**WHAT IS REQUIRED**
In the text on publishers and EU copyright rules below, what number did Article 17 have before?

**PROVIDED TEXT**

What Google offers to media in terms of free content discovery and monetizable website traffic is hugely beneficial to publishers.  And I would argue that most publishers would agree that the alternative of Google not providing snippets is not an acceptable outcome for anyone.  Next to direct access to websites, Google is the most popular way for people to discover news. Publishers can’t live without Google, and they know it.  It could be why most of them don’t block Google from accessing content through their robot.txt files even though they have the power to do just that.

Facebook is a different animal altogether.  While Google can still play the role of frenemy with media, Facebook has proven itself to be nobody’s friend.  Famous for bait and switch scenarios, outright lies, false promises, and constant manipulation of newsfeeds, users, publishers, and advertisers to bolster its own bottom line, the social giant has become publisher enemy number one for good reason. 

The problem is that the googles and facebooks of the world don’t know how to talk to publishers and vice versa.  So perhaps Article 15 could be a very good thing if it finally forces the opposing parties to come together, have a conversation, and negotiate an agreement - an equitable licensing framework that serves the needs of both publishers and platforms - and, most importantly, digital citizens.

  1. Article 17 (previously 13) is probably the most controversial directive in terms of its impacts on freedom of expression and content sharing, despite the EU’s assertion that the use of copyrighted material for "quotation, criticism, review, caricature as well as parody" will be allowed.

The fear is that the platforms on which these materials will be shared won’t know if an individual’s works are legal or not and will choose censorship over freedom of expression to play it safe.

And then there is the requirement to proactively prevent infringing content being displayed on a platform.  Small platforms and startups are unlikely to have the technology to support this level of assessment, putting them at a disadvantage and reducing their ability to compete with the big guns.

**DATA BLOCK**
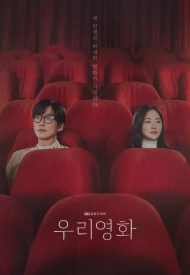 Дорама Наш фильм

**RESULT OF THIS TASK**
It was previously Article 13.